原文
------------------------

摘 要:戎秩诞生于西魏大统十六年编制府兵之际,是通过在北魏军职“大都督”上增设“仪同大都督”乃至“柱国大都督”而成,故初始性质完全继承北魏军职,与散号将军不同。其后散号将军因泛阶而逐渐失效,戎秩代替散号充当官员位阶。北周建德四年改制后,戎秩名称与散号混淆,但性质仍有较大不同,表现为北周戎秩兼具军职、位阶和勋官三种功能。经过隋唐两次分化,戎秩变为卫府军职、散阶和唐代勋官三部分。西魏初制度大体沿袭北魏,与戎秩、府兵成立后的情况不同。《周书》相关记载形成较晚,往往以“后”释“前”,造成对西魏政治制度史的诸多误解。

关键词:北朝 戎秩 府兵制 官制 勋官

 

北周官制中存在与职事、外官并列的戎秩,具体定义史无明文,但根据戎秩入隋后演化成上柱国到都督共十一级散实官的情况,可知这是与军事制度密切相关的概念,最终在唐初又分化为散阶与勋官。学界较多关注隋以后散实官的演变,而北周之前戎秩的形成史鲜有问津。这一方面因北周缺乏专门史志,直接材料较少;另一方面因戎秩上层的柱国大将军、大将军、骠骑大将军等表面上与散号将军名称一致,所以研究者一般对戎秩与散号将军不作实质性区分,用散号将军的性质、历史理解戎秩。笔者注意到,戎秩与散号将军的历史渊源不同,性质也有较大差异。在北周制度设计之初,两者存在明确区别,只是由于后来官制授受时的一些做法而导致混淆,这是应当予以澄清的。

------------------------

练习任务
A - 请列出这篇关于北朝戎秩的论文所给出的全部关键词。
B - 请把这篇关于北朝戎秩的论文中从“摘 要:戎秩诞生于西魏大统十”到“致混淆,这是应当予以澄清的。”这一段重新写出，并将其中的“散号将军”一律改称为“散官将军”。

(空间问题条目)

------------------------

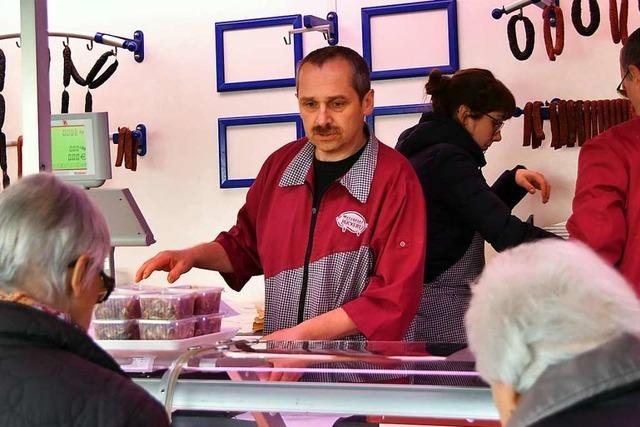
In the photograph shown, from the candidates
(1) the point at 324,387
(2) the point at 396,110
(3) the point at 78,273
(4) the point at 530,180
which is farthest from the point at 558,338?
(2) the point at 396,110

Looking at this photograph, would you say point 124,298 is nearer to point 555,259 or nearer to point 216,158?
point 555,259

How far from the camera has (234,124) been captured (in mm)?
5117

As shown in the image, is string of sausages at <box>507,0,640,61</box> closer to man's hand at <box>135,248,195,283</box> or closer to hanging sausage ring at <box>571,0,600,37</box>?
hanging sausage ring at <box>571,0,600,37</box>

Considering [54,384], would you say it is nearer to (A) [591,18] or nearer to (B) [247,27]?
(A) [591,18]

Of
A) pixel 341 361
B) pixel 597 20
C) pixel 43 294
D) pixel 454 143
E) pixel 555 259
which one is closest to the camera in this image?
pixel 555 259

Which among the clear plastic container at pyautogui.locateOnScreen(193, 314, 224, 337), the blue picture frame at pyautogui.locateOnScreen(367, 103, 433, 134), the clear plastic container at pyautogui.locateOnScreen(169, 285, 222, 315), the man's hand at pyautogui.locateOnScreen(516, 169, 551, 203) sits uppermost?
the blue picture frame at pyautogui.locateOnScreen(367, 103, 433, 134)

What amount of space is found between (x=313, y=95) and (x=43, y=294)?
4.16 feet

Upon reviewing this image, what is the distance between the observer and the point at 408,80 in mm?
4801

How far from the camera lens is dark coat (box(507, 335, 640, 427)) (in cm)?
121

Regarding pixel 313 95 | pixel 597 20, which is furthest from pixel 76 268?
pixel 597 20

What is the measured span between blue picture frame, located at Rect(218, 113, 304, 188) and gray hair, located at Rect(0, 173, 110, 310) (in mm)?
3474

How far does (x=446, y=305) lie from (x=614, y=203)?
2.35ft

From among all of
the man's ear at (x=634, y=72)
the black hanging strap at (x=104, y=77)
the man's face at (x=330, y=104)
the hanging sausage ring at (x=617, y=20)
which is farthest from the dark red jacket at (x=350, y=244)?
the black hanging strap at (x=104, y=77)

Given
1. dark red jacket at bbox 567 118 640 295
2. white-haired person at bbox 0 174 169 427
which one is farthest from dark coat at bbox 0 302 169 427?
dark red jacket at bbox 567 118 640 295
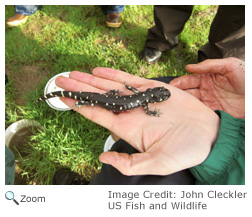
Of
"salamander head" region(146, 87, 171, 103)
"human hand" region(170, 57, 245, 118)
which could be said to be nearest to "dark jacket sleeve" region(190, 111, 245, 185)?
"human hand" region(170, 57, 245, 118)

------------------------

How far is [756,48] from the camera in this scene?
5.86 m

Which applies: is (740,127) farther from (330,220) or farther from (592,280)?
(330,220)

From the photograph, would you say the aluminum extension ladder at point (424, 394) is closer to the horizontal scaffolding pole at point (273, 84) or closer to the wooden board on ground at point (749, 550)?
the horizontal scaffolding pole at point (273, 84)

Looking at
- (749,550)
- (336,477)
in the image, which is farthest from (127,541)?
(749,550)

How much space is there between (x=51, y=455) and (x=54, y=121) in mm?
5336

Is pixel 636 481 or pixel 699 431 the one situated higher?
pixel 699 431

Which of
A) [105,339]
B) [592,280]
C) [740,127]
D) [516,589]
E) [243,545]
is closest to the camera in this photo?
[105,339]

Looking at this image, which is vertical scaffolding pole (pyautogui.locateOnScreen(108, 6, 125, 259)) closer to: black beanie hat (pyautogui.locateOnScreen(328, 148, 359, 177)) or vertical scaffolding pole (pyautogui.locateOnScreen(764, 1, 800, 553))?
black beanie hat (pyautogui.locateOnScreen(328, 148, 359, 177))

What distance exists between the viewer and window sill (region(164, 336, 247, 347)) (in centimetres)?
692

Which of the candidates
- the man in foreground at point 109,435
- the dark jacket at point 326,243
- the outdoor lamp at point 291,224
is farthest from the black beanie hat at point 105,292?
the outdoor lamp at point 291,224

------------------------

参考答案
A - 北朝、戎秩、府兵制、官制、勋官

B -
摘 要:戎秩诞生于西魏大统十六年编制府兵之际,是通过在北魏军职“大都督”上增设“仪同大都督”乃至“柱国大都督”而成,故初始性质完全继承北魏军职,与散官将军不同。其后散官将军因泛阶而逐渐失效,戎秩代替散号充当官员位阶。北周建德四年改制后,戎秩名称与散号混淆,但性质仍有较大不同,表现为北周戎秩兼具军职、位阶和勋官三种功能。经过隋唐两次分化,戎秩变为卫府军职、散阶和唐代勋官三部分。西魏初制度大体沿袭北魏,与戎秩、府兵成立后的情况不同。《周书》相关记载形成较晚,往往以“后”释“前”,造成对西魏政治制度史的诸多误解。

关键词:北朝 戎秩 府兵制 官制 勋官

 

北周官制中存在与职事、外官并列的戎秩,具体定义史无明文,但根据戎秩入隋后演化成上柱国到都督共十一级散实官的情况,可知这是与军事制度密切相关的概念,最终在唐初又分化为散阶与勋官。学界较多关注隋以后散实官的演变,而北周之前戎秩的形成史鲜有问津。这一方面因北周缺乏专门史志,直接材料较少;另一方面因戎秩上层的柱国大将军、大将军、骠骑大将军等表面上与散官将军名称一致,所以研究者一般对戎秩与散官将军不作实质性区分,用散官将军的性质、历史理解戎秩。笔者注意到,戎秩与散官将军的历史渊源不同,性质也有较大差异。在北周制度设计之初,两者存在明确区别,只是由于后来官制授受时的一些做法而导致混淆,这是应当予以澄清的。